Rich Duprey (Lovesac): Buffett might not kick back on one of Lovesac's modular sectional couches -- called a "sactional" -- but he could easily be comfortable with having the furniture maker's stock in his portfolio.

Lovesac is changing the way consumers view furniture, or at least how they buy it, developing an omnichannel presence that fairly evenly delivers sales. E-commerce represents 47% of total revenue with its physical retail presence generating the balance. 

What's unique about a Lovesac sactional is the ability to rearrange the sections into numerous combinations depending upon the space they're being put in. While not cheap -- they start at around $2,600 for two seats and four sides -- with over 200 cover options they give consumers an enormous amount of choice to find just the look they want.

That apparently is resonating with consumers as sales last quarter rose 65% from last year and more than double the sales recorded in the same quarter of 2019, proving it's not just rebounding from the pandemic. In fact, Lovesac prospered during the coronavirus outbreak because it was able to readily return to its e-commerce roots and deliver furniture to customers.

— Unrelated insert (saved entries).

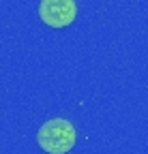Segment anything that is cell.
I'll return each mask as SVG.
<instances>
[{
  "label": "cell",
  "mask_w": 148,
  "mask_h": 154,
  "mask_svg": "<svg viewBox=\"0 0 148 154\" xmlns=\"http://www.w3.org/2000/svg\"><path fill=\"white\" fill-rule=\"evenodd\" d=\"M39 17L49 28H67L77 17V5L75 0H41Z\"/></svg>",
  "instance_id": "cell-2"
},
{
  "label": "cell",
  "mask_w": 148,
  "mask_h": 154,
  "mask_svg": "<svg viewBox=\"0 0 148 154\" xmlns=\"http://www.w3.org/2000/svg\"><path fill=\"white\" fill-rule=\"evenodd\" d=\"M75 126L65 118H52L41 124L39 133H36V141H39L41 150L47 154H67L75 146Z\"/></svg>",
  "instance_id": "cell-1"
}]
</instances>
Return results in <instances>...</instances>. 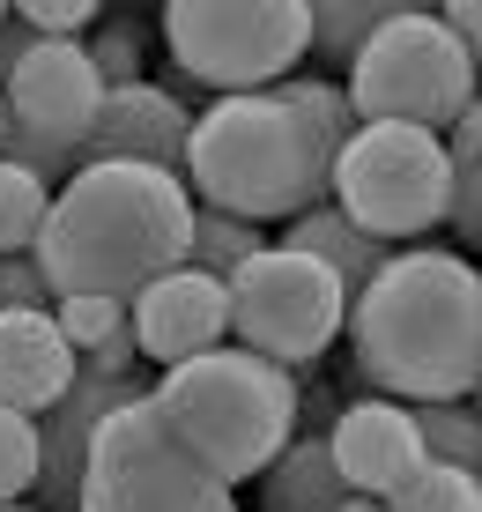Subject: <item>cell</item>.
Wrapping results in <instances>:
<instances>
[{"instance_id": "6da1fadb", "label": "cell", "mask_w": 482, "mask_h": 512, "mask_svg": "<svg viewBox=\"0 0 482 512\" xmlns=\"http://www.w3.org/2000/svg\"><path fill=\"white\" fill-rule=\"evenodd\" d=\"M356 104L327 75H290L253 97H216L193 112L186 186L193 208L245 223H297L305 208L334 201V156L356 141Z\"/></svg>"}, {"instance_id": "7a4b0ae2", "label": "cell", "mask_w": 482, "mask_h": 512, "mask_svg": "<svg viewBox=\"0 0 482 512\" xmlns=\"http://www.w3.org/2000/svg\"><path fill=\"white\" fill-rule=\"evenodd\" d=\"M349 357L379 401L431 409L482 386V268L445 245H408L349 297Z\"/></svg>"}, {"instance_id": "3957f363", "label": "cell", "mask_w": 482, "mask_h": 512, "mask_svg": "<svg viewBox=\"0 0 482 512\" xmlns=\"http://www.w3.org/2000/svg\"><path fill=\"white\" fill-rule=\"evenodd\" d=\"M193 186L149 164H89L52 193L38 238V268L60 297H112L134 305L149 282L186 268L193 253Z\"/></svg>"}, {"instance_id": "277c9868", "label": "cell", "mask_w": 482, "mask_h": 512, "mask_svg": "<svg viewBox=\"0 0 482 512\" xmlns=\"http://www.w3.org/2000/svg\"><path fill=\"white\" fill-rule=\"evenodd\" d=\"M149 401L164 409L171 431L201 453V468L223 475L230 490L260 483V475L282 461V446L297 438V416H305L297 372H282V364H267L238 342L164 372L149 386Z\"/></svg>"}, {"instance_id": "5b68a950", "label": "cell", "mask_w": 482, "mask_h": 512, "mask_svg": "<svg viewBox=\"0 0 482 512\" xmlns=\"http://www.w3.org/2000/svg\"><path fill=\"white\" fill-rule=\"evenodd\" d=\"M349 104L364 127H423V134H453L460 112L482 97V67L468 38L445 23V8H416L401 0L371 45L349 67Z\"/></svg>"}, {"instance_id": "8992f818", "label": "cell", "mask_w": 482, "mask_h": 512, "mask_svg": "<svg viewBox=\"0 0 482 512\" xmlns=\"http://www.w3.org/2000/svg\"><path fill=\"white\" fill-rule=\"evenodd\" d=\"M164 45L171 75L201 97H253L312 52V0H171Z\"/></svg>"}, {"instance_id": "52a82bcc", "label": "cell", "mask_w": 482, "mask_h": 512, "mask_svg": "<svg viewBox=\"0 0 482 512\" xmlns=\"http://www.w3.org/2000/svg\"><path fill=\"white\" fill-rule=\"evenodd\" d=\"M75 512H238V490L223 475H208L201 453L141 394L97 431Z\"/></svg>"}, {"instance_id": "ba28073f", "label": "cell", "mask_w": 482, "mask_h": 512, "mask_svg": "<svg viewBox=\"0 0 482 512\" xmlns=\"http://www.w3.org/2000/svg\"><path fill=\"white\" fill-rule=\"evenodd\" d=\"M334 208L356 231L408 245L453 216V156L445 134L423 127H356V141L334 156Z\"/></svg>"}, {"instance_id": "9c48e42d", "label": "cell", "mask_w": 482, "mask_h": 512, "mask_svg": "<svg viewBox=\"0 0 482 512\" xmlns=\"http://www.w3.org/2000/svg\"><path fill=\"white\" fill-rule=\"evenodd\" d=\"M230 334H238V349L282 364V372H305L334 349V334H349V290L312 253L267 245L230 282Z\"/></svg>"}, {"instance_id": "30bf717a", "label": "cell", "mask_w": 482, "mask_h": 512, "mask_svg": "<svg viewBox=\"0 0 482 512\" xmlns=\"http://www.w3.org/2000/svg\"><path fill=\"white\" fill-rule=\"evenodd\" d=\"M141 394H149L141 379H104L89 364L75 372V386L38 416V490H30L38 512H75L82 505V475H89V453H97V431Z\"/></svg>"}, {"instance_id": "8fae6325", "label": "cell", "mask_w": 482, "mask_h": 512, "mask_svg": "<svg viewBox=\"0 0 482 512\" xmlns=\"http://www.w3.org/2000/svg\"><path fill=\"white\" fill-rule=\"evenodd\" d=\"M0 104H8V127L15 134L52 141V149L75 156L82 134H89V119H97V104H104V82H97V67H89L82 38L75 45H45L38 38V45H30V60L8 75ZM75 164H82V156H75Z\"/></svg>"}, {"instance_id": "7c38bea8", "label": "cell", "mask_w": 482, "mask_h": 512, "mask_svg": "<svg viewBox=\"0 0 482 512\" xmlns=\"http://www.w3.org/2000/svg\"><path fill=\"white\" fill-rule=\"evenodd\" d=\"M186 149H193V112L178 104L164 82H127V90H104L97 119L82 134V171L89 164H149V171H171L186 179Z\"/></svg>"}, {"instance_id": "4fadbf2b", "label": "cell", "mask_w": 482, "mask_h": 512, "mask_svg": "<svg viewBox=\"0 0 482 512\" xmlns=\"http://www.w3.org/2000/svg\"><path fill=\"white\" fill-rule=\"evenodd\" d=\"M127 327H134L141 357L178 372V364L208 357V349H230V282L201 275V268H178L127 305Z\"/></svg>"}, {"instance_id": "5bb4252c", "label": "cell", "mask_w": 482, "mask_h": 512, "mask_svg": "<svg viewBox=\"0 0 482 512\" xmlns=\"http://www.w3.org/2000/svg\"><path fill=\"white\" fill-rule=\"evenodd\" d=\"M327 453L334 468H342V483L356 498H394L408 475L423 468V438H416V409H401V401H349V409H334V431H327Z\"/></svg>"}, {"instance_id": "9a60e30c", "label": "cell", "mask_w": 482, "mask_h": 512, "mask_svg": "<svg viewBox=\"0 0 482 512\" xmlns=\"http://www.w3.org/2000/svg\"><path fill=\"white\" fill-rule=\"evenodd\" d=\"M75 372H82V357L67 349L52 312H0V409L45 416L75 386Z\"/></svg>"}, {"instance_id": "2e32d148", "label": "cell", "mask_w": 482, "mask_h": 512, "mask_svg": "<svg viewBox=\"0 0 482 512\" xmlns=\"http://www.w3.org/2000/svg\"><path fill=\"white\" fill-rule=\"evenodd\" d=\"M282 245H290V253H312L319 268H334L349 297H364L371 282L386 275V260H394V245L371 238V231H356L334 201H319V208H305L297 223H282Z\"/></svg>"}, {"instance_id": "e0dca14e", "label": "cell", "mask_w": 482, "mask_h": 512, "mask_svg": "<svg viewBox=\"0 0 482 512\" xmlns=\"http://www.w3.org/2000/svg\"><path fill=\"white\" fill-rule=\"evenodd\" d=\"M349 483L327 453V431H297L282 446V461L260 475V512H342Z\"/></svg>"}, {"instance_id": "ac0fdd59", "label": "cell", "mask_w": 482, "mask_h": 512, "mask_svg": "<svg viewBox=\"0 0 482 512\" xmlns=\"http://www.w3.org/2000/svg\"><path fill=\"white\" fill-rule=\"evenodd\" d=\"M416 438H423V461L482 475V401H431V409H416Z\"/></svg>"}, {"instance_id": "d6986e66", "label": "cell", "mask_w": 482, "mask_h": 512, "mask_svg": "<svg viewBox=\"0 0 482 512\" xmlns=\"http://www.w3.org/2000/svg\"><path fill=\"white\" fill-rule=\"evenodd\" d=\"M445 156H453V238L482 245V97L460 112V127L445 134Z\"/></svg>"}, {"instance_id": "ffe728a7", "label": "cell", "mask_w": 482, "mask_h": 512, "mask_svg": "<svg viewBox=\"0 0 482 512\" xmlns=\"http://www.w3.org/2000/svg\"><path fill=\"white\" fill-rule=\"evenodd\" d=\"M394 8L401 0H312V52L327 67H356V52L371 45V30Z\"/></svg>"}, {"instance_id": "44dd1931", "label": "cell", "mask_w": 482, "mask_h": 512, "mask_svg": "<svg viewBox=\"0 0 482 512\" xmlns=\"http://www.w3.org/2000/svg\"><path fill=\"white\" fill-rule=\"evenodd\" d=\"M260 253H267L260 223L216 216V208H201V216H193V253H186V268H201V275H216V282H238V268H245V260H260Z\"/></svg>"}, {"instance_id": "7402d4cb", "label": "cell", "mask_w": 482, "mask_h": 512, "mask_svg": "<svg viewBox=\"0 0 482 512\" xmlns=\"http://www.w3.org/2000/svg\"><path fill=\"white\" fill-rule=\"evenodd\" d=\"M45 216H52V186L0 156V260H8V253H38Z\"/></svg>"}, {"instance_id": "603a6c76", "label": "cell", "mask_w": 482, "mask_h": 512, "mask_svg": "<svg viewBox=\"0 0 482 512\" xmlns=\"http://www.w3.org/2000/svg\"><path fill=\"white\" fill-rule=\"evenodd\" d=\"M386 512H482V475H460V468L423 461L394 498H386Z\"/></svg>"}, {"instance_id": "cb8c5ba5", "label": "cell", "mask_w": 482, "mask_h": 512, "mask_svg": "<svg viewBox=\"0 0 482 512\" xmlns=\"http://www.w3.org/2000/svg\"><path fill=\"white\" fill-rule=\"evenodd\" d=\"M38 490V416L0 409V505H23Z\"/></svg>"}, {"instance_id": "d4e9b609", "label": "cell", "mask_w": 482, "mask_h": 512, "mask_svg": "<svg viewBox=\"0 0 482 512\" xmlns=\"http://www.w3.org/2000/svg\"><path fill=\"white\" fill-rule=\"evenodd\" d=\"M82 52H89V67H97L104 90H127V82H141V38H134V15H127V8L104 15L97 38H82Z\"/></svg>"}, {"instance_id": "484cf974", "label": "cell", "mask_w": 482, "mask_h": 512, "mask_svg": "<svg viewBox=\"0 0 482 512\" xmlns=\"http://www.w3.org/2000/svg\"><path fill=\"white\" fill-rule=\"evenodd\" d=\"M52 320H60V334H67L75 357H97L112 334H127V305H112V297H60Z\"/></svg>"}, {"instance_id": "4316f807", "label": "cell", "mask_w": 482, "mask_h": 512, "mask_svg": "<svg viewBox=\"0 0 482 512\" xmlns=\"http://www.w3.org/2000/svg\"><path fill=\"white\" fill-rule=\"evenodd\" d=\"M15 23L45 45H75V30H97L104 8H89V0H15Z\"/></svg>"}, {"instance_id": "83f0119b", "label": "cell", "mask_w": 482, "mask_h": 512, "mask_svg": "<svg viewBox=\"0 0 482 512\" xmlns=\"http://www.w3.org/2000/svg\"><path fill=\"white\" fill-rule=\"evenodd\" d=\"M0 312H52L38 253H8V260H0Z\"/></svg>"}, {"instance_id": "f1b7e54d", "label": "cell", "mask_w": 482, "mask_h": 512, "mask_svg": "<svg viewBox=\"0 0 482 512\" xmlns=\"http://www.w3.org/2000/svg\"><path fill=\"white\" fill-rule=\"evenodd\" d=\"M30 45H38V38H30V30L15 23V8H8V23H0V90H8V75L30 60Z\"/></svg>"}, {"instance_id": "f546056e", "label": "cell", "mask_w": 482, "mask_h": 512, "mask_svg": "<svg viewBox=\"0 0 482 512\" xmlns=\"http://www.w3.org/2000/svg\"><path fill=\"white\" fill-rule=\"evenodd\" d=\"M445 23H453L460 38H468V52H475V67H482V0H453V8H445Z\"/></svg>"}, {"instance_id": "4dcf8cb0", "label": "cell", "mask_w": 482, "mask_h": 512, "mask_svg": "<svg viewBox=\"0 0 482 512\" xmlns=\"http://www.w3.org/2000/svg\"><path fill=\"white\" fill-rule=\"evenodd\" d=\"M342 512H386V498H356V490H349V505Z\"/></svg>"}, {"instance_id": "1f68e13d", "label": "cell", "mask_w": 482, "mask_h": 512, "mask_svg": "<svg viewBox=\"0 0 482 512\" xmlns=\"http://www.w3.org/2000/svg\"><path fill=\"white\" fill-rule=\"evenodd\" d=\"M0 512H30V505H0Z\"/></svg>"}, {"instance_id": "d6a6232c", "label": "cell", "mask_w": 482, "mask_h": 512, "mask_svg": "<svg viewBox=\"0 0 482 512\" xmlns=\"http://www.w3.org/2000/svg\"><path fill=\"white\" fill-rule=\"evenodd\" d=\"M0 127H8V104H0Z\"/></svg>"}, {"instance_id": "836d02e7", "label": "cell", "mask_w": 482, "mask_h": 512, "mask_svg": "<svg viewBox=\"0 0 482 512\" xmlns=\"http://www.w3.org/2000/svg\"><path fill=\"white\" fill-rule=\"evenodd\" d=\"M0 23H8V8H0Z\"/></svg>"}, {"instance_id": "e575fe53", "label": "cell", "mask_w": 482, "mask_h": 512, "mask_svg": "<svg viewBox=\"0 0 482 512\" xmlns=\"http://www.w3.org/2000/svg\"><path fill=\"white\" fill-rule=\"evenodd\" d=\"M475 394H482V386H475Z\"/></svg>"}]
</instances>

It's a profitable business, too, with the furniture maker reporting profits on both an adjusted basis and according to generally accepted accounting principles (GAAP).

Analysts are forecasting those earnings to keep growing, too, expecting 30% annual compound growth for the next five years, a faster rate than it generated for the last five years.

While the stock has jumped 30% since it reported earnings, Wall Street is still anticipating dramatic growth with price targets above $100 a share, indicating better than 50% growth expected over the next year.

A solid business with a profitable base is just the kind of company Buffett would like and it's one that should be on your radar, too.